Tomorrow morning I will be getting up at ohmygod o'clock and preparing myself for a working day. This is most unfair.
It's that time of year again when the working masses, each of whom has spent the previous week or so on the sofa gaining girth like a giant redwood, remember that they have a day job and they'd better get out and do it.
By all accounts, this is one of the most depressing weeks of the year. It's to do with the shock return to the drudgery of work, allied to the end of the festive period and the arrival of credit card bills bearing numbers previously only encountered by NASA. Apparently it's enough to push otherwise stable people over the edge. I'm hardly surprised.
The Christmas and New Year period does bring around some odd behaviour itself, though, doesn't it? At what other time of the year do we think it's reasonable to answer in the affirmative to the question: "Ooh, shall we open some beers?" at 2.00pm? And we'll stay up until three in the morning to watch films unnecessarily. I'm quite certain that normal people in the middle of June, for instance, don't find it necessary to polish off a one-pound box of Quality Street while watching a broadcast of the Italian Job - a film that they already own on DVD.
The original one. The one about a Job, set in Italy. Just in case you wondered.
For 50 weeks of the year, it is considered wrong to indulge in this type of behaviour. But at the end of December we all enter this collective stupor. It doesn't even matter if you try to be productive; I went to work for three days last week, but it was that 'between-Christmas-and-New-Year' hinterland. There was the European Crap Food Mountain in the office, as all of us tried to empty our homes of the stuff. We had 36 mince pies to get through, a hundredweight of dry roasted peanuts, yet only two of us were in to consume it. The collection of Pringles tubes looked like a Soviet missile base seen from a distance. And I was suffering. Quite frankly I was operating strictly on autopilot for activities such as conversation. And breathing.

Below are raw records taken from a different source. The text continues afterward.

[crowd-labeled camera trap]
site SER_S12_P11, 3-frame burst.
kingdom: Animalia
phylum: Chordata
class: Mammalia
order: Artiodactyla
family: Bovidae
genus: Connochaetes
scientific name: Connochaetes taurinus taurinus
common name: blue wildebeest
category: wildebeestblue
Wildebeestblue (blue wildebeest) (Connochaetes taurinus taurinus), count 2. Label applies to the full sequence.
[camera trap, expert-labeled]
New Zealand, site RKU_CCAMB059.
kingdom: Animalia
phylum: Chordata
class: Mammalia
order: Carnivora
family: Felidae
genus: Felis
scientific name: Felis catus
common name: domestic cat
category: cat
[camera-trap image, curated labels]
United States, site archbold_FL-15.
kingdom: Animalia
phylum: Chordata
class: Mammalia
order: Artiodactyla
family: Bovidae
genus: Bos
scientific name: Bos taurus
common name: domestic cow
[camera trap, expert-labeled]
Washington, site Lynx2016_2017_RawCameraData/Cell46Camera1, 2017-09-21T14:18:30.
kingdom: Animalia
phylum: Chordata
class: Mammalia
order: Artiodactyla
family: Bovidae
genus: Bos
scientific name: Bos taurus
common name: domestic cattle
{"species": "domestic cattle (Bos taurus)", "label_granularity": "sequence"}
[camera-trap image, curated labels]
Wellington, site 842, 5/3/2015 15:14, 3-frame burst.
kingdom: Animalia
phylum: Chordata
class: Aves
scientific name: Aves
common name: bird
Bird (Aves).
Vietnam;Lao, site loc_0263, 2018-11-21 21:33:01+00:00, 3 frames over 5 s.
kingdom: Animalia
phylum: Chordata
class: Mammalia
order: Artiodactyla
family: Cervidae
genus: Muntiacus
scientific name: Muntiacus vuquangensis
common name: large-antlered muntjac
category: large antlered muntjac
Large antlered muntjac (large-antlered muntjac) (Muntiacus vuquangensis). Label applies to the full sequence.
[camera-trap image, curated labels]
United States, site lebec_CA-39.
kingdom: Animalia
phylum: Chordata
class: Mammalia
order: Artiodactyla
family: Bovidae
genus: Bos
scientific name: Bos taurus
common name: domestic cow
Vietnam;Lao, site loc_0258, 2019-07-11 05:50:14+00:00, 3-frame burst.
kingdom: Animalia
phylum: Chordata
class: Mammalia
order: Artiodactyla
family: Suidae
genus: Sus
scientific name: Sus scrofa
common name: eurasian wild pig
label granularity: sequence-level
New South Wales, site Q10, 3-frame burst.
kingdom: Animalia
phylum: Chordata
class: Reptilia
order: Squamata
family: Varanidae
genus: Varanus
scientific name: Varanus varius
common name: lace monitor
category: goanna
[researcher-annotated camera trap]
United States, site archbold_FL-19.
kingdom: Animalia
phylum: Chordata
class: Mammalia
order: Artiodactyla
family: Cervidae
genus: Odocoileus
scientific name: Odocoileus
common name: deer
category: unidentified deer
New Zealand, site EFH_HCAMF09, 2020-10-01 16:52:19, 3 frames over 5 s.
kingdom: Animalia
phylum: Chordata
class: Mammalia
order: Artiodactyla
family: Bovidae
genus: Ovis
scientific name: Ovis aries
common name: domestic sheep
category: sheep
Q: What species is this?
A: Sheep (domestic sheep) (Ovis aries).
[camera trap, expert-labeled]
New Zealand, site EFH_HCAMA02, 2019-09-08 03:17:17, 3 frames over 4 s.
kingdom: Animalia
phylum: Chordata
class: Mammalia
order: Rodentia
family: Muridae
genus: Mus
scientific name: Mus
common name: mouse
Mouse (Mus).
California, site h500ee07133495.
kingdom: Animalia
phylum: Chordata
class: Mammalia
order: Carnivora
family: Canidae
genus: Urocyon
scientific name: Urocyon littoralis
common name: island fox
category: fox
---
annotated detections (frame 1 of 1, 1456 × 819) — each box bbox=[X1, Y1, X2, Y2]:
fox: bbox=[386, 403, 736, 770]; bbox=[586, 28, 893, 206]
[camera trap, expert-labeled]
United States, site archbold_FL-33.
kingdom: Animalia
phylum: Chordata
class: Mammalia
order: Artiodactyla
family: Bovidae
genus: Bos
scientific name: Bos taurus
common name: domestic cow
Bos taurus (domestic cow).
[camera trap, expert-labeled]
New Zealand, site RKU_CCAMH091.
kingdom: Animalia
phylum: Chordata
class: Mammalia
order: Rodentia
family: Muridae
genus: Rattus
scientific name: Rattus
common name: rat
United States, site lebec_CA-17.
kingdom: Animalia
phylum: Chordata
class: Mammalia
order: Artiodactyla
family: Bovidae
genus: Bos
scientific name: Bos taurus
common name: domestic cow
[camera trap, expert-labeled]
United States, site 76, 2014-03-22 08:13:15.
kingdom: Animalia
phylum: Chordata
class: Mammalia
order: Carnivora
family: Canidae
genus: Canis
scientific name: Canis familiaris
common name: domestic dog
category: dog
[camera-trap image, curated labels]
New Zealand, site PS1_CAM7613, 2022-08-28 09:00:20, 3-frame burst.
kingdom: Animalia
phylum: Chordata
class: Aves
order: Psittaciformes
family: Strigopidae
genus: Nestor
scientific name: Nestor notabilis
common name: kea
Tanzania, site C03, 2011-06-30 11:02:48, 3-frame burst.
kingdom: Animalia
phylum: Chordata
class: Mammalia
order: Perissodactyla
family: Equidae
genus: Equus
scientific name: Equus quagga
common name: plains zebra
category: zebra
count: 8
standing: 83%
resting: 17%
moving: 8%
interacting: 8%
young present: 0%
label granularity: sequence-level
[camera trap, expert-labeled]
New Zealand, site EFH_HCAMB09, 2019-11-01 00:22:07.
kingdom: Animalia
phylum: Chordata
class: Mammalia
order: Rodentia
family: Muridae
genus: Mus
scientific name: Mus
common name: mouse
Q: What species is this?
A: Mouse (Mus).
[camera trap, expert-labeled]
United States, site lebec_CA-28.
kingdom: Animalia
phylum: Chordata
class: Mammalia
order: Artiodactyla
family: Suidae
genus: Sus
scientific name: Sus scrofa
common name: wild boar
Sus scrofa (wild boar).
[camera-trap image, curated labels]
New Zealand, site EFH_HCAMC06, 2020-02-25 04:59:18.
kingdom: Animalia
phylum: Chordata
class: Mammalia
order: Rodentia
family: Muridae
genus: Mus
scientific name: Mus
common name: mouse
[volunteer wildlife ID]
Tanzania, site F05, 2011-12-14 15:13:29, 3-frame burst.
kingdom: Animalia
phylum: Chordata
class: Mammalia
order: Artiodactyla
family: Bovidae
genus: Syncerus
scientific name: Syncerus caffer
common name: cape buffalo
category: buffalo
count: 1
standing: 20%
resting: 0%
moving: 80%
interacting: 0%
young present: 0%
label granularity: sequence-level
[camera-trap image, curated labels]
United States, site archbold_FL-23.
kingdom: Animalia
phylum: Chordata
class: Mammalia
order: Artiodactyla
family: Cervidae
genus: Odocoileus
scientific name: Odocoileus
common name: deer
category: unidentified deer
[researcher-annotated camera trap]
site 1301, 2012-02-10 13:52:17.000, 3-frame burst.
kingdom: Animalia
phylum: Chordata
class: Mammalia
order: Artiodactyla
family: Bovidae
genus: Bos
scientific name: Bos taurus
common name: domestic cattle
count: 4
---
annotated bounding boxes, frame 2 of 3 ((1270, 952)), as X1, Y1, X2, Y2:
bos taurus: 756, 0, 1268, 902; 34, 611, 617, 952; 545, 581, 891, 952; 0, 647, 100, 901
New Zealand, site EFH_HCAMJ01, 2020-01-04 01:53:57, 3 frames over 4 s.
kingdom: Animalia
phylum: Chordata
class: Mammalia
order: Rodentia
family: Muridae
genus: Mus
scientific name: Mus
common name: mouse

And so at the beginning of January we try to drag ourselves out of it all again. We attempt to shake off the group madness that has afflicted us all. We emerge, grizzly bear-like, from our caves, wriggle off a few sausage roll crumbs from our coats, and regain a sense of normality. Think of me tomorrow morning. Christ on a bendy bus, it's going to be hard.
2 comments:
I hear you. I am sheepishly crawling back to my liver just hoping it will take me back again. I had been on holiday since the 18th of December and the party just ended on Saturday. I've aged eight years in seventeen days.
In the states the party has been raging since the fourth Thursday in November - Thanksgiving Day.
I lost the entire month of December.